Some people unfortunately like to cause upset and drama. She might be poking you with a stick to see how you react.

Fwiw, I'm pretty confident that my DH would never speak with his friends about partners in that way. We're not from a remotely conservative culture, but he's a decent person.

BlueBlazerBlack · 15/08/2021 21:11

Thank you all for the responses. It's good to know it's not just me.

It's definitely changed how I view these men - not all of them are like this but there are definitely one or 2 ringleaders who encourage bad behaviour in the others, but I thought it was more about drinking than making sexist comments. The other men are weak for joining in.

I'm not going to confront anyone, but it's definitely made me re-evaluate who we socialise with.

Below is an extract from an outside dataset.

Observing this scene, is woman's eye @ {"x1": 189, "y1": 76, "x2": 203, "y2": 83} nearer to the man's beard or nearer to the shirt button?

It's also incredibly annoying when you spend your life trying to get people not to judge you based on your looks, to take you seriously as a professional woman, or to value you as a friend for your intelligence, wit or kindness, and then some prat, who quite frankly wouldn't stand a chance if you he were single and you met him in a bar, gets to decide how 'shaggable' you are.

OP posts:
BlueBlazerBlack · 15/08/2021 21:17

@JustWaking

Just to throw it in as a question: how much do you trust the person who told you, and could you find out from any of the other partners whether this is likely to be true or not?

Some people unfortunately like to cause upset and drama. She might be poking you with a stick to see how you react.

Fwiw, I'm pretty confident that my DH would never speak with his friends about partners in that way. We're not from a remotely conservative culture, but he's a decent person.

I don't 100% trust the person who told me, but I've heard from someone else, whom I do trust, that such comments were made on at least one occasion. The person who told me does like to cause drama, so she could have exaggerated the story, but I do think there is a grain of truth. What I struggle with is accepting that men in their 40s could still behave this way - even if it is 'banter', it's quite hurtful.
OP posts:
BreatheAndFocus · 16/08/2021 08:38

not all of them are like this but there are definitely one or 2 ringleaders who encourage bad behaviour in the others, but I thought it was more about drinking than making sexist comments. The other men are weak for joining in

See, this pisses me off. It’s usually a couple of men and the others either join in or stay quiet. They should speak up about this. The whole culture of misogyny and looking on women as inferior and walking sex providers is sustained by these men’s cowardice.

They start young with the disrespect. A boy of about 12-14 made a sexual comment to me the other day. I was so shocked it took me a while to compute. How on earth did he start seeing women as interchangeable objects that’s only value is sexual?

Do men get some kind of self-esteem boost by talking like this?